Snowden Optiro, an Australian mining advisory, training
and software firm that has completed some 40 IPCC studies
worldwide, also advisescl that the benefits of IPCC come with
an upfront capital investment and an ongoing operating cost
associated with both the IPCC system and changes required to
the mine plan. However, the potential benefits can be appealing,
in Snowden’s experience, as typical results include:
• Cash cost reduction of between $0.18/mt and $1/mt. • Best Net Present Cost (NPC) improvement – $800 million (@9% discount).
• Typical truck savings from 20% to 60% of fleet.
• Typical reduction in manning – averages 6.5 persons per truck saved.
• Typical reduction in ancillary equipment – 30%.
• Reduction in infrastructure costs associated with workshops.
• Overall capital for long life mines is either near neutral or in favor of IPCC when truck replacements are considered.
• Reduction in on-site carbon emissions by up to 50% depending on power source.
Typically, owners of large projects optimize purely on net present value, said Alan Langridge, regional director, technology and expert solutions, APAC, at Worley. This means choosing a project that gives economies of scale; with low operating costs that result in the greatest long term economic award. But there are drawbacks – and viable alternatives – to this approach when IPCC is being considered.
“Large-scale complex ventures can take many years to develop, even longer to achieve payback and usually involve signifi- cant upfront capital expenditure,” explained Langridge. “While these projects provide big capital returns, the patience needed to get to that point translates into higher risk, especially when ore bodies are complex or difficult to assess from the surface. Some ore bodies are big enough to warrant a project seeking to maximize net present value, but they often come with significant development challenges. That’s why we need an option between developing a mega project with all the associated risk and leaving the product in the ground.

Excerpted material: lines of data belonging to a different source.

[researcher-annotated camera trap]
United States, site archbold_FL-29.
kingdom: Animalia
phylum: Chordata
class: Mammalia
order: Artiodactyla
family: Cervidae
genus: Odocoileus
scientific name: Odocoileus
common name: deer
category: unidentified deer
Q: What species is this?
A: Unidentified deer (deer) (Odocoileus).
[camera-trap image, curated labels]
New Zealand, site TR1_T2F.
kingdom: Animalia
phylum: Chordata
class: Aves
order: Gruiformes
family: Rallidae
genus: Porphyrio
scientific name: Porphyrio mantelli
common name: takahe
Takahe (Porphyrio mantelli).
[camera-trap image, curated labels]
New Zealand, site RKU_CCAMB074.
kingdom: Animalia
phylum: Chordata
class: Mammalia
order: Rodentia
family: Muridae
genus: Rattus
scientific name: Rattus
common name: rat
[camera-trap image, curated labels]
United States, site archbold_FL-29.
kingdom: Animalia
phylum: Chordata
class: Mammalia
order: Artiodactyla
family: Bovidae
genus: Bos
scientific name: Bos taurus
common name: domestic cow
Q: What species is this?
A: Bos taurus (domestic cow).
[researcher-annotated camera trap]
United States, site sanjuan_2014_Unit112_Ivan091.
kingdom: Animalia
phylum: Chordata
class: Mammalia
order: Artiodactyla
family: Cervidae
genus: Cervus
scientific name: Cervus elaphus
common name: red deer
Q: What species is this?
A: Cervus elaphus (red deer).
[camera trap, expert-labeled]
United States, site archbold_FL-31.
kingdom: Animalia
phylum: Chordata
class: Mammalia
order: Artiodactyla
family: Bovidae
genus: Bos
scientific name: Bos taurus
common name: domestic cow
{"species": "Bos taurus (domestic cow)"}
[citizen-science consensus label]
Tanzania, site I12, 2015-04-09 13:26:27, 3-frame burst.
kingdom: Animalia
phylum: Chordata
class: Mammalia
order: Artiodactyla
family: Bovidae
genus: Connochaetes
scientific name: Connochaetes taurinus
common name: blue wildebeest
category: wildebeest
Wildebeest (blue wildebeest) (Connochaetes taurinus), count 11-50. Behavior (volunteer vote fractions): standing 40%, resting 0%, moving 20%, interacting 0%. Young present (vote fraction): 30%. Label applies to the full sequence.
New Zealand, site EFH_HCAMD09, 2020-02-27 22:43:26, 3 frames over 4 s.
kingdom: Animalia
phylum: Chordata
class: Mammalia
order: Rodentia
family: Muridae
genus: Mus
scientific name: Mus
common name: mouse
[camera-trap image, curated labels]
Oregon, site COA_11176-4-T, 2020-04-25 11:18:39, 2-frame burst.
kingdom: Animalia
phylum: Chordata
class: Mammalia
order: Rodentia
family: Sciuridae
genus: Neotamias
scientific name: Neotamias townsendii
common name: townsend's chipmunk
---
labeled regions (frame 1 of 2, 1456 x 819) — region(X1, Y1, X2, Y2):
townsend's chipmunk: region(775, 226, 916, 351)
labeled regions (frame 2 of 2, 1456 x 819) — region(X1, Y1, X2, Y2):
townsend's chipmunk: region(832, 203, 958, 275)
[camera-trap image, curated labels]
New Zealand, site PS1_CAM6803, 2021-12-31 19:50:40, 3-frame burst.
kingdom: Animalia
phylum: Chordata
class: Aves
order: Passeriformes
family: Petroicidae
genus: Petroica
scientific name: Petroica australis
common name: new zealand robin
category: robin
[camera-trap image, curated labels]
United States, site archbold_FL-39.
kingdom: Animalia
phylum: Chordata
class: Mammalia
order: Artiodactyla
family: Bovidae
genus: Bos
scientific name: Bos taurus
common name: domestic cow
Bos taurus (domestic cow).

“There’s growing recognition that a staged approach can facilitate earlier cash flow from operations, reduce risk and still achieve good financial returns based on a lower cost of entry. A mine that’s initially developed with the minimum viable features can be a big success, but it needs different thinking. It needs us to think small. By thinking small and minimizing a starter project, we can reduce initial costs, de-risk the project – and still enable a pathway to build a bigger mine in the future,” said Langridge. “Miners are no longer racing to get the highest overall return or the absolute maximum net present value. Or at least not right away. They’re looking for an outcome that’s acceptable from a corporate, social, financial and operational perspective.”
As the mine face moves, a relocatable IPCC system can move with it, advises Nicholas Russell, principal mechanical engineer at Worley. He recently explained the advantages of this approach in an online article at Worley’s web site. “In this case, trucks powered by renewables can complete short distances to a crusher, which is moved periodically, with conveyors used for the rest of the journey to the processing plant,” said Russell. “This option provides the energy efficiency and cost-effectiveness of conveyors while benefiting from the flexibility of a truck system.”
This flexibility is especially useful for miners establishing sites with minimum viable capital, according to Russell. “Miners can start with a small truck fleet and minimum fixed plant, and then relocate the crusher and conveyor as and when required,” said Russell. “This is a key advantage because it helps achieve project-specific goals through different mine sequences to enhance an operation’s sustainability.”